Which lines below contain the word "grassy"? Copy each of those lines.

DATA SECTION>

>> Begin

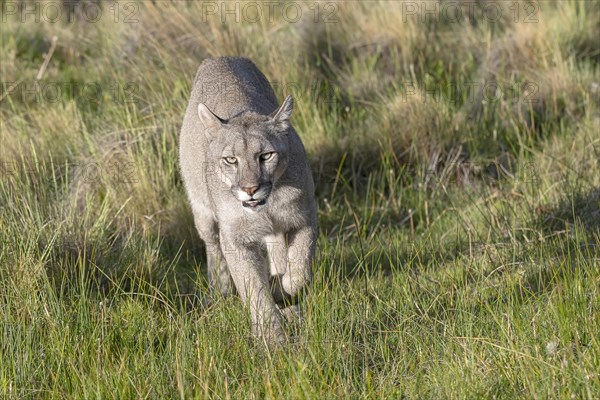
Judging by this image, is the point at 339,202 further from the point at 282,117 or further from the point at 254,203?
the point at 254,203

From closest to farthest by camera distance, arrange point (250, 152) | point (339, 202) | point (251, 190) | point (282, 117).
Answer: point (251, 190), point (250, 152), point (282, 117), point (339, 202)

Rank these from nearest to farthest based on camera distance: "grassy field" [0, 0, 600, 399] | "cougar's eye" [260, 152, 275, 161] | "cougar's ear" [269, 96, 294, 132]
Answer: "grassy field" [0, 0, 600, 399] → "cougar's eye" [260, 152, 275, 161] → "cougar's ear" [269, 96, 294, 132]

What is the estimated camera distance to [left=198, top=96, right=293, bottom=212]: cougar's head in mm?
5176

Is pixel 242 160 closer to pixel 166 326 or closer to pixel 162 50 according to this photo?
pixel 166 326

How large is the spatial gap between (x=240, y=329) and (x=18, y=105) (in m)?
4.54

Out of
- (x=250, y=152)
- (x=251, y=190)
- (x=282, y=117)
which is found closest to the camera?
(x=251, y=190)

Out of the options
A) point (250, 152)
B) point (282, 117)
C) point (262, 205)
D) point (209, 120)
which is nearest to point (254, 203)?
point (262, 205)

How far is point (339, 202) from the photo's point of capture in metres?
7.49

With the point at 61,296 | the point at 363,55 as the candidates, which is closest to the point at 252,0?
the point at 363,55

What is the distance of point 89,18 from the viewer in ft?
35.6

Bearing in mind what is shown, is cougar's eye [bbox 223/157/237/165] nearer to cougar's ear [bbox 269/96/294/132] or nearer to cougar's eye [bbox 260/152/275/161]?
cougar's eye [bbox 260/152/275/161]

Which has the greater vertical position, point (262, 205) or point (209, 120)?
point (209, 120)

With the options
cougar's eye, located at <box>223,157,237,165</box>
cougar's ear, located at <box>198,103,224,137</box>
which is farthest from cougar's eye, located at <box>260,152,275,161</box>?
cougar's ear, located at <box>198,103,224,137</box>

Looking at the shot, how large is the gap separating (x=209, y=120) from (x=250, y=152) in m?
0.49
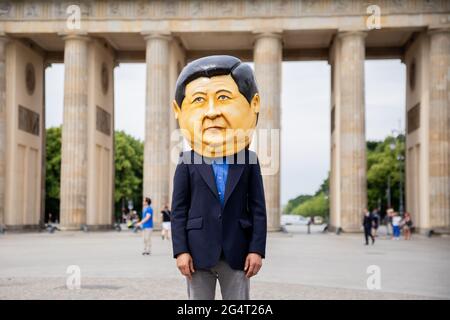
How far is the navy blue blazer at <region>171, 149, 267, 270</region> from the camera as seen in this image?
5742 mm

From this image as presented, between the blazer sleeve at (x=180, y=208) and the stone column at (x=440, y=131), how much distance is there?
42741 mm

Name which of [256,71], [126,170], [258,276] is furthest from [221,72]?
[126,170]

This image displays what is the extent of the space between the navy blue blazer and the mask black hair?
0.53 m

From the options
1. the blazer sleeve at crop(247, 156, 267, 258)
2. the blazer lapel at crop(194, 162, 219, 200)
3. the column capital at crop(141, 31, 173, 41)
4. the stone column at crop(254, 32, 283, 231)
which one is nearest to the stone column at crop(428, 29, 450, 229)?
the stone column at crop(254, 32, 283, 231)

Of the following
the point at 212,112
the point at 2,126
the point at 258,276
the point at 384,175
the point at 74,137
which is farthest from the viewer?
the point at 384,175

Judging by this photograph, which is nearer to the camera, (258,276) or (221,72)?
(221,72)

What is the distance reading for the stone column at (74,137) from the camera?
48.5 m

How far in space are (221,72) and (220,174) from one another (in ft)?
2.89

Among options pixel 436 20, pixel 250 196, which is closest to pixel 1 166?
pixel 436 20

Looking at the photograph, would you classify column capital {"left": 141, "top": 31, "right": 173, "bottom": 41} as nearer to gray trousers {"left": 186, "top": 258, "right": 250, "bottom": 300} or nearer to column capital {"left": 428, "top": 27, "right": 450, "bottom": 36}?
column capital {"left": 428, "top": 27, "right": 450, "bottom": 36}

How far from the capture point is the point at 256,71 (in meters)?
48.6

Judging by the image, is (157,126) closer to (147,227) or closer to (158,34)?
(158,34)
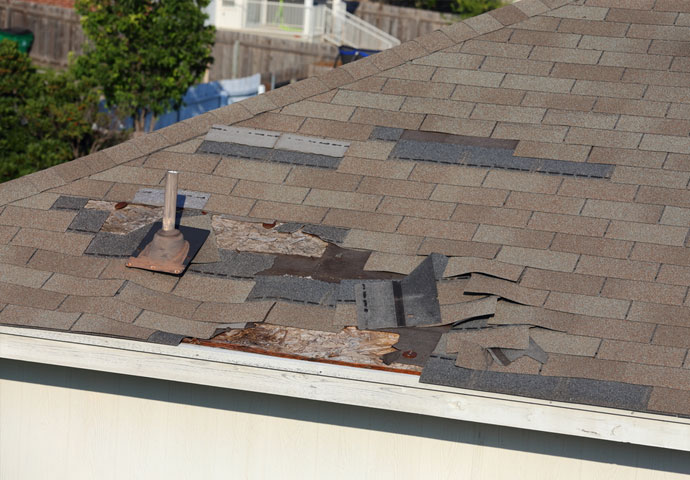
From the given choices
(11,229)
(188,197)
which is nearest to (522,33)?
(188,197)

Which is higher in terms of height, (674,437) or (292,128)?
(292,128)

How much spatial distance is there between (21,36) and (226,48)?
886cm

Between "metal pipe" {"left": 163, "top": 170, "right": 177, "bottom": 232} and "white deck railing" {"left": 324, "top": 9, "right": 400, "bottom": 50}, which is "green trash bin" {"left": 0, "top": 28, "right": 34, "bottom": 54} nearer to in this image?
"white deck railing" {"left": 324, "top": 9, "right": 400, "bottom": 50}

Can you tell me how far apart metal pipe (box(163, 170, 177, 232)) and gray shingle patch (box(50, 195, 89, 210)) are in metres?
1.22

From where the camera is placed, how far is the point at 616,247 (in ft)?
22.3

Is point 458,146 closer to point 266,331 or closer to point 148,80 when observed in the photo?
point 266,331

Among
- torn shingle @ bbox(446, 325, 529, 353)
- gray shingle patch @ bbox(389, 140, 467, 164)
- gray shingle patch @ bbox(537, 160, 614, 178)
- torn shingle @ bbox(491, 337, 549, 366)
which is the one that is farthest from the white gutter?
gray shingle patch @ bbox(389, 140, 467, 164)

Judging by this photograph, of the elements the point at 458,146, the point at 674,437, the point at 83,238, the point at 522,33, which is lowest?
the point at 674,437

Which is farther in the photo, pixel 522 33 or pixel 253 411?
pixel 522 33

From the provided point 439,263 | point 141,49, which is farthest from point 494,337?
point 141,49

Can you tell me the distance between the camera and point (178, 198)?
24.8ft

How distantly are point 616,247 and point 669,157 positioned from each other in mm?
1246

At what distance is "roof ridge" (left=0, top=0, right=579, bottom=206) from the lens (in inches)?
303

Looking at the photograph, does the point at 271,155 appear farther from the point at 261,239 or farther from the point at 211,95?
the point at 211,95
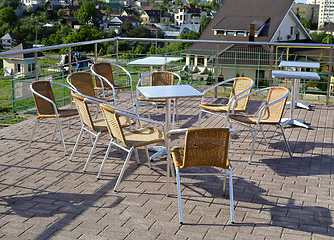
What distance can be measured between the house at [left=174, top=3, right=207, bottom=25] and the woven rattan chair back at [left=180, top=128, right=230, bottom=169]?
119 meters

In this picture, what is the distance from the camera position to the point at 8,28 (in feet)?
305

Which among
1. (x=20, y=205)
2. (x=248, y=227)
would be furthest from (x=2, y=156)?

>> End

FULL OUTPUT>
Rank these from nearest to farthest based on camera distance: "grassy field" [0, 0, 600, 399] | "cougar's eye" [260, 152, 275, 161] | "cougar's ear" [269, 96, 294, 132]
Answer: "grassy field" [0, 0, 600, 399] → "cougar's eye" [260, 152, 275, 161] → "cougar's ear" [269, 96, 294, 132]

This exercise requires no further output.